Sounds like the kind of rock solid evidence that's easily repeatable, devoid of coincidence or innuendo, and ready for publishing. The kind that appears in this paper: http://www.imprint.co.uk/pdf/Dean.pdf
Enjoy that Kool-Aid.
The intention of writing this was to reveal the human psychology behind Astrology in order to foster critical thinking. That was my intention. Why?
If this article allows one person to hang up the hat of Astrology and start basing their important decisions on weighing pros and cons, costs and benefits, outcomes and possibilities rather than on heavenly bodies proven to have zero influence or predictive capacity, then the world will be a better place. Simply put, critical thinking makes the best decisions. Period. And this world needs better decisions.
Now if that rattles your cage, I apologize. But an unpleasant truth is still a truth. Throughout history there have been people who didn't want anyone to "provoke people's sentiments" and "create debate" because they didn't think it it served "a purpose of 'good'." They used phrases like that to maintain a status quo that provided them comfort but in fact did no one any good, and in some cases, did some people a lot of bad. A quick jaunt through the social movements of the 20th century will provide many examples.

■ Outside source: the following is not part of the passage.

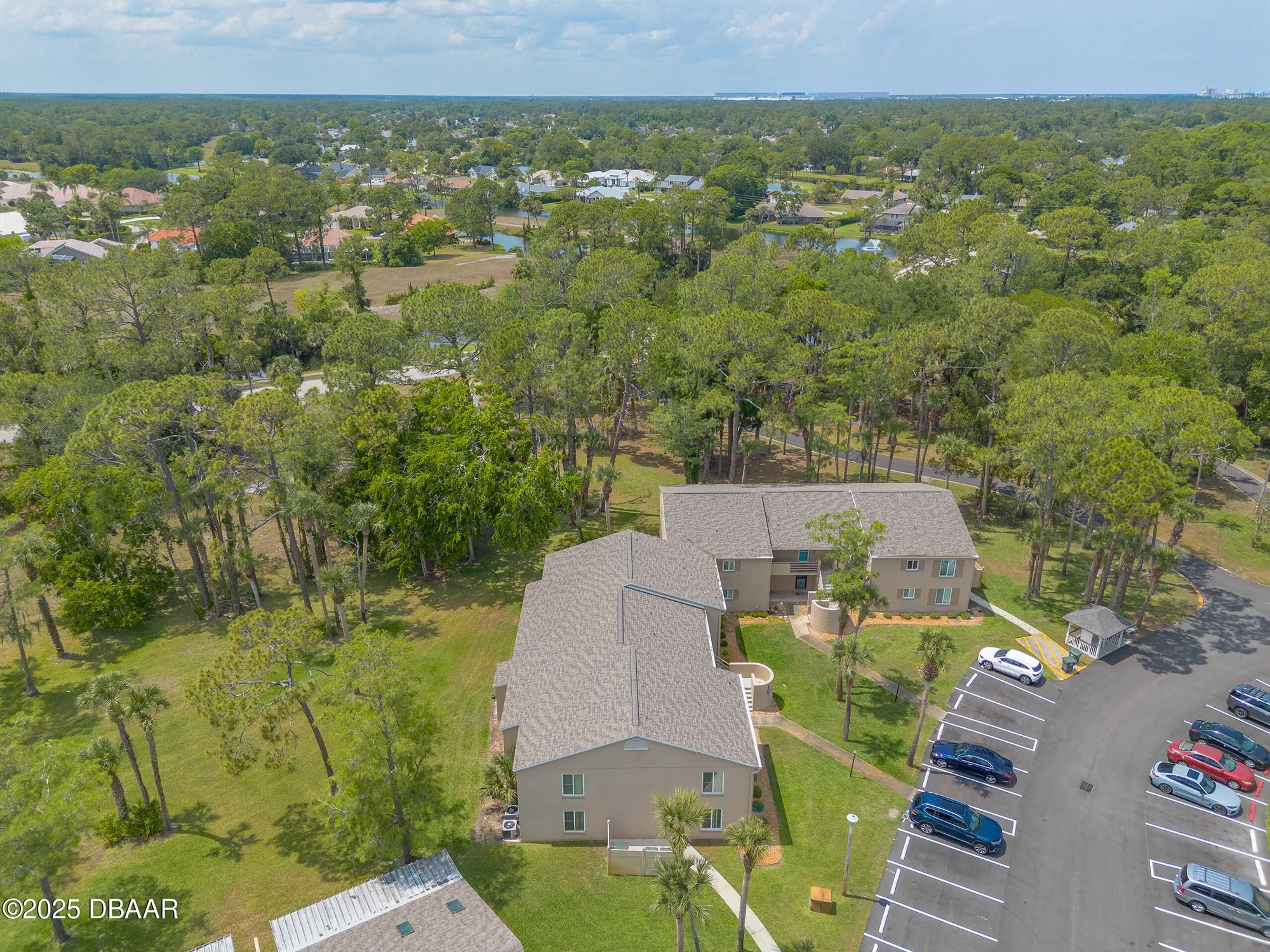 Property Slideshow image 37 of 46 | 101 bob white ct apt 1, Daytona Beach, FL, 32119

So to answer your question, the article was written to educate with truths so people can live their lives better. To paraphrase the familiar PSA, "The More You Know" [Starrrrrrr]
Do you have a link that refutes the well-documented psychological mechanics behind Astrology?
The point wasn't to debunk Astrology. That's been done. The point was to discuss how all forms of astrology--sidereal and synodic among them--rely on the same psychological mechanics of the human brain. So take your pick, you're still getting the same product.
And no, Astrology is not like a hammer. That's a false analogy. No one "believes" in a hammer because *it does not require belief*. We use a hammer because we *know*--not believe--that it's a good tool for driving nails. We know because we've directly observed its ability to drive nails, and we verify that hypothesis when each nail is driven. Astrology however, requires belief--it does not produce the verifiable, undeniable evidence like that of the driven nail. Instead it produces an outcome that depends ENTIRELY on the subject's belief to give it veracity. So yes, you do have to believe in Astrology to "use" it, unlike a hammer.
Thanks for the catch Gregory. We've made the correction.
Good catch. We've made the correction. Thanks for the sharp eye.